_THE REQUEST_: Please pull out every line in the records below that contains the exact word "precise", and copy each such line without changes.

_EXTRACTED MATERIAL_:

•••••

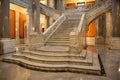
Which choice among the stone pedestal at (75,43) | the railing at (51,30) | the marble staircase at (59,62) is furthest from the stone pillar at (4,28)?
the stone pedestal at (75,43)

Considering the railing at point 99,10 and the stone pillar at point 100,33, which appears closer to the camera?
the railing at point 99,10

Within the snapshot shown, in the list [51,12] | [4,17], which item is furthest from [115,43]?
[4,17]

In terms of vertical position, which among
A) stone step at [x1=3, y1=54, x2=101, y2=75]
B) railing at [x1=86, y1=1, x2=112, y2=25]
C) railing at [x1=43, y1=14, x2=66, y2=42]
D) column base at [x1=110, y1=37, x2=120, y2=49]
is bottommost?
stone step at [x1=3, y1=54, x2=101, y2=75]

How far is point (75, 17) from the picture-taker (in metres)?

•••••

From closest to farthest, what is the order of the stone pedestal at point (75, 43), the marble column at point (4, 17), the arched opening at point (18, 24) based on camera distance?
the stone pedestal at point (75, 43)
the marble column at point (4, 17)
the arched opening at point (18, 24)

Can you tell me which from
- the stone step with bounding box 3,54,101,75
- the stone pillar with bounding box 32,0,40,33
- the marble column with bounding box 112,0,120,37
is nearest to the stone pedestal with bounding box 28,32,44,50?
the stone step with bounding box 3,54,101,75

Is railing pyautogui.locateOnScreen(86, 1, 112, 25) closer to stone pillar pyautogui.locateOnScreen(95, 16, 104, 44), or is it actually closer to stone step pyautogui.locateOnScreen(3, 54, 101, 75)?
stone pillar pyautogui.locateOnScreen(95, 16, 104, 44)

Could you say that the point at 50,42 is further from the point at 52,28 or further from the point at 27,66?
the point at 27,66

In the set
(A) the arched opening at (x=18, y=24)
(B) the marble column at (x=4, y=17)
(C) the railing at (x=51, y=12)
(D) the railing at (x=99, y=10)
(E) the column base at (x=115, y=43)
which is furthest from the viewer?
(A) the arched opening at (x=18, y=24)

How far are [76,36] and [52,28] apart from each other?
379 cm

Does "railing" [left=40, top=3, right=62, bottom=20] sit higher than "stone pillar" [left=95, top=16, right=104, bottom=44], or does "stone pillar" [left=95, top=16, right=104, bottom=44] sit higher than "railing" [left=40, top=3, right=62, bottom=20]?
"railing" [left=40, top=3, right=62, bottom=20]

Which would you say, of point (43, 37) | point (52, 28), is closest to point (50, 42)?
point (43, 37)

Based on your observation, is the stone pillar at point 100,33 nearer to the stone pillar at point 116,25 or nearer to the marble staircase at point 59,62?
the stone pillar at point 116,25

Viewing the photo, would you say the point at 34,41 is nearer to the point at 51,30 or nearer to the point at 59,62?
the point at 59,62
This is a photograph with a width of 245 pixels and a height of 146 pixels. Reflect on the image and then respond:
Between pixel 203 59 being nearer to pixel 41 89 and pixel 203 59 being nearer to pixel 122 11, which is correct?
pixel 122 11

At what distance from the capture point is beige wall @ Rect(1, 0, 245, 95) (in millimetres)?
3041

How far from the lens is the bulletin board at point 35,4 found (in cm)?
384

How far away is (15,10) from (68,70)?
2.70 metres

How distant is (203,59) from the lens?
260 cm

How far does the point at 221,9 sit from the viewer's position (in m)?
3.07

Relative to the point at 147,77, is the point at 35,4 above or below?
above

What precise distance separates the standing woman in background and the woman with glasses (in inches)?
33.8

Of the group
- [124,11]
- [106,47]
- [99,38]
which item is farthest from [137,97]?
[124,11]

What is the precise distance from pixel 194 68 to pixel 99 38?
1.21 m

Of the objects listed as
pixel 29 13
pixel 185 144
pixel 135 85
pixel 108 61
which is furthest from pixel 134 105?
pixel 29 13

•••••

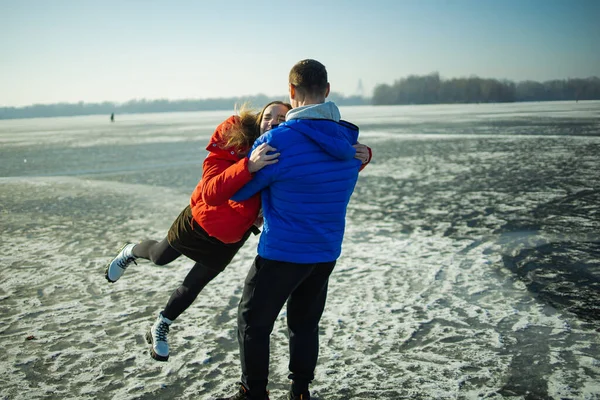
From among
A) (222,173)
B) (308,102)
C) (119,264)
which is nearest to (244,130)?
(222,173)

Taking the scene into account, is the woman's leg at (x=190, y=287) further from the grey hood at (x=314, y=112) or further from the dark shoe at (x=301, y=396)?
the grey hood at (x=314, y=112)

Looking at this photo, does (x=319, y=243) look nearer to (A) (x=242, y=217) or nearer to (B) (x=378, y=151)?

•••••

_TASK ANSWER_:
What precise distance separates the standing woman in background and the woman with glasses (in inches)?
What is the precise distance from pixel 194 68 to pixel 99 38?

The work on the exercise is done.